▸ WHAT YOU NEED TO DO
Rewrite every line of the records below as a JSON list of strings, one string per line, skipping blank lines and leaving out the pictures.
— start of GIVEN DATA —
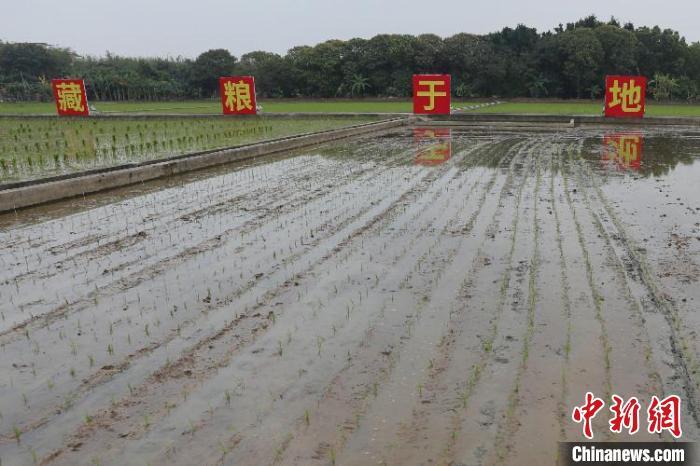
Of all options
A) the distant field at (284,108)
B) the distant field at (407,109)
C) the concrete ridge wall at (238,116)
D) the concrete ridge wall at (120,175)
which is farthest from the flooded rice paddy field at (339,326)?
the distant field at (284,108)

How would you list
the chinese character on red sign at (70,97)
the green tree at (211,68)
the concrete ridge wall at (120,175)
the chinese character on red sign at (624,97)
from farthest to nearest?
the green tree at (211,68) < the chinese character on red sign at (70,97) < the chinese character on red sign at (624,97) < the concrete ridge wall at (120,175)

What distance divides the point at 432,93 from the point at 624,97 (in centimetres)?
664

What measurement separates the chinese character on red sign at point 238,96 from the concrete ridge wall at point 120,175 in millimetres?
8580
— end of GIVEN DATA —
▸ TASK SOLUTION
[
  "Of all options",
  "A) the distant field at (284,108)",
  "B) the distant field at (407,109)",
  "C) the concrete ridge wall at (238,116)",
  "D) the concrete ridge wall at (120,175)",
  "which is farthest from the flooded rice paddy field at (339,326)?",
  "the distant field at (284,108)",
  "How would you list",
  "the chinese character on red sign at (70,97)",
  "the green tree at (211,68)",
  "the concrete ridge wall at (120,175)",
  "the chinese character on red sign at (624,97)",
  "from farthest to nearest?",
  "the green tree at (211,68) < the chinese character on red sign at (70,97) < the chinese character on red sign at (624,97) < the concrete ridge wall at (120,175)",
  "What distance divides the point at 432,93 from the point at 624,97 (in centimetres)?",
  "664",
  "What measurement separates the chinese character on red sign at point 238,96 from the concrete ridge wall at point 120,175 in millimetres?",
  "8580"
]